Perante a aquisição dos serviços de construção civil, se a mesma for afeta à atividade isenta (prevista no artigo 9.º do CIVA), a entidade não poderá deduzir o imposto.
Por outro lado, caso se trate de aquisição de serviços de construção civil a serem usados exclusivamente na atividade que confere o direito à dedução, todo o valor do IVA pode ser deduzido.
Caso os serviços adquiridos sejam de utilização mista (atividades que não conferem direito à dedução e atividades que conferem tal direito) ficarão sujeitos à disciplina do artigo 23.º do CIVA, devendo utilizar para o cálculo do imposto dedutível dos bens ou serviços de utilização mista o método da afetação real ou percentagem de dedução, método pro rata, sugerindo sobre esta matéria, a leitura do Ofício-Circulado n.º 30103/2008, de 23 de abril.
Face ao exposto, e relativamente ao IVA, estando perante trabalhos de construção civil, sendo o adquirente da prestação de serviços um sujeito passivo com direito à dedução total ou parcial, será aplicável a regra da inversão do IVA pelo prestador.

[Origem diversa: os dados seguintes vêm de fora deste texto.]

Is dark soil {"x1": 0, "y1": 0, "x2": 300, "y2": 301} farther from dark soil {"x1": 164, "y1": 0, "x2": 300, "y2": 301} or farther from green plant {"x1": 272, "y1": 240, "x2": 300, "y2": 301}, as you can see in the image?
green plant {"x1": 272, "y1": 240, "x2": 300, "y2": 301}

Ou seja, será o adquirente do serviço de construção civil em questão se sujeito passivo de IVA do regime normal ou misto que terá de entregar o IVA da operação, devendo o fornecedor fazer a menção expressa no documento a emitir «IVA autoliquidação», sem indicar o valor do imposto.
Contabilisticamente, o adquirente do serviço movimentará a subconta apropriada da conta 2433 - «IVA – Liquidado», aquando da aquisição. Tendo direito à dedução desse imposto suportado também irá fazer refletir em subconta da conta 2432 - «IVA – dedutível», o imposto que irá poder deduzir (se for o caso).
Importa referir que, se estivermos perante um sujeito passivo misto, a contabilização do imposto a entregar ao Estado afetará uma conta 2433 - IVA liquidado, por contrapartida da conta onde deva ser refletido o custo do serviço adquirido, quando o imposto não possa ser deduzido (ou respetiva conta de restituição do IVA, se aplicável).
Na declaração periódica de IVA, registará as operações e IVA liquidado nos campos 3 e 4 (se a taxa a aplicar for a taxa normal) ou nos campos 1 e 2 (taxa reduzida) e indicará, nos campos 20 a 24, o IVA que for dedutível (se for o caso), e no campo 102 do quadro 06-A a base tributável.
Neste sentido, entendemos que o procedimento que está a ser seguido está conforme os procedimentos definidos, não tendo conhecimento de uma forma de transmitir a informação da taxa, antecipadamente, aos serviços.
Não obstante, por forma a aferir essa possibilidade, aconselhamos a consulta dos serviços da AT, nomeadamente pela exposição da situação via e-balcão.